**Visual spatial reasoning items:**
------------------------
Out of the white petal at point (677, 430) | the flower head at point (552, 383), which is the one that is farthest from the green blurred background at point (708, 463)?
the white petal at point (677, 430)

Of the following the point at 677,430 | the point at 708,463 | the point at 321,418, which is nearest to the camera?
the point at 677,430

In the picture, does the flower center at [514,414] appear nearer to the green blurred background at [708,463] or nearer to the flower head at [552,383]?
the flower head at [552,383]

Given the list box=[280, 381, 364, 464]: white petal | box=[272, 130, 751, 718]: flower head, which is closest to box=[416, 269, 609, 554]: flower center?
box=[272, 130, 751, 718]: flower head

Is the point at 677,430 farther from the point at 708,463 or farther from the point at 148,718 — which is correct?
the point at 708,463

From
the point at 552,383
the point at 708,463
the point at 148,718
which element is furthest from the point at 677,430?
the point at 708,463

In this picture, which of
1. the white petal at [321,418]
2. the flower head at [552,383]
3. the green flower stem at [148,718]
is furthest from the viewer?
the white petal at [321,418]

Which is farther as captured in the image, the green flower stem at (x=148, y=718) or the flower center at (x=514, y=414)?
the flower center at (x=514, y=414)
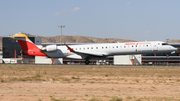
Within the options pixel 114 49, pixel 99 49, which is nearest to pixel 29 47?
pixel 99 49

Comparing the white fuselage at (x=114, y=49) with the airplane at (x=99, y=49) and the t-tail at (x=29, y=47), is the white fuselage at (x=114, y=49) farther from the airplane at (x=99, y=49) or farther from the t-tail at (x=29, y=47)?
the t-tail at (x=29, y=47)

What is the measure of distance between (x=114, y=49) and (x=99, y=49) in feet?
8.88

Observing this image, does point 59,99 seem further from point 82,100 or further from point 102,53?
point 102,53

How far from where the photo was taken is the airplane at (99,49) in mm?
37281

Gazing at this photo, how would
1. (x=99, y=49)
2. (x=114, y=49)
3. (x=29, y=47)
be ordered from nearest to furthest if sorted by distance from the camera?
(x=114, y=49) < (x=99, y=49) < (x=29, y=47)

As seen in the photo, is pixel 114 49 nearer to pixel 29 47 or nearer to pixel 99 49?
pixel 99 49

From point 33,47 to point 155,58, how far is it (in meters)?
32.9

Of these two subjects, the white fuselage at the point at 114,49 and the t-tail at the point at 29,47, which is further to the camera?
the t-tail at the point at 29,47

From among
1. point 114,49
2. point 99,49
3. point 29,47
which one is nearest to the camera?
point 114,49

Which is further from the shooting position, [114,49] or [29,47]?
[29,47]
------------------------
**Short task:** Rewrite everything from the line containing "Of these two" down to the end of the records, changing "camera" to "lens" and leaving all other wording as it is.

**Reply:**
Of these two subjects, the white fuselage at the point at 114,49 and the t-tail at the point at 29,47, which is further to the lens?
the t-tail at the point at 29,47

From among
1. point 114,49
2. point 99,49
3. point 29,47
which one is nearest to the lens?
point 114,49

Which is further from the shooting position, [114,49] or [29,47]?
[29,47]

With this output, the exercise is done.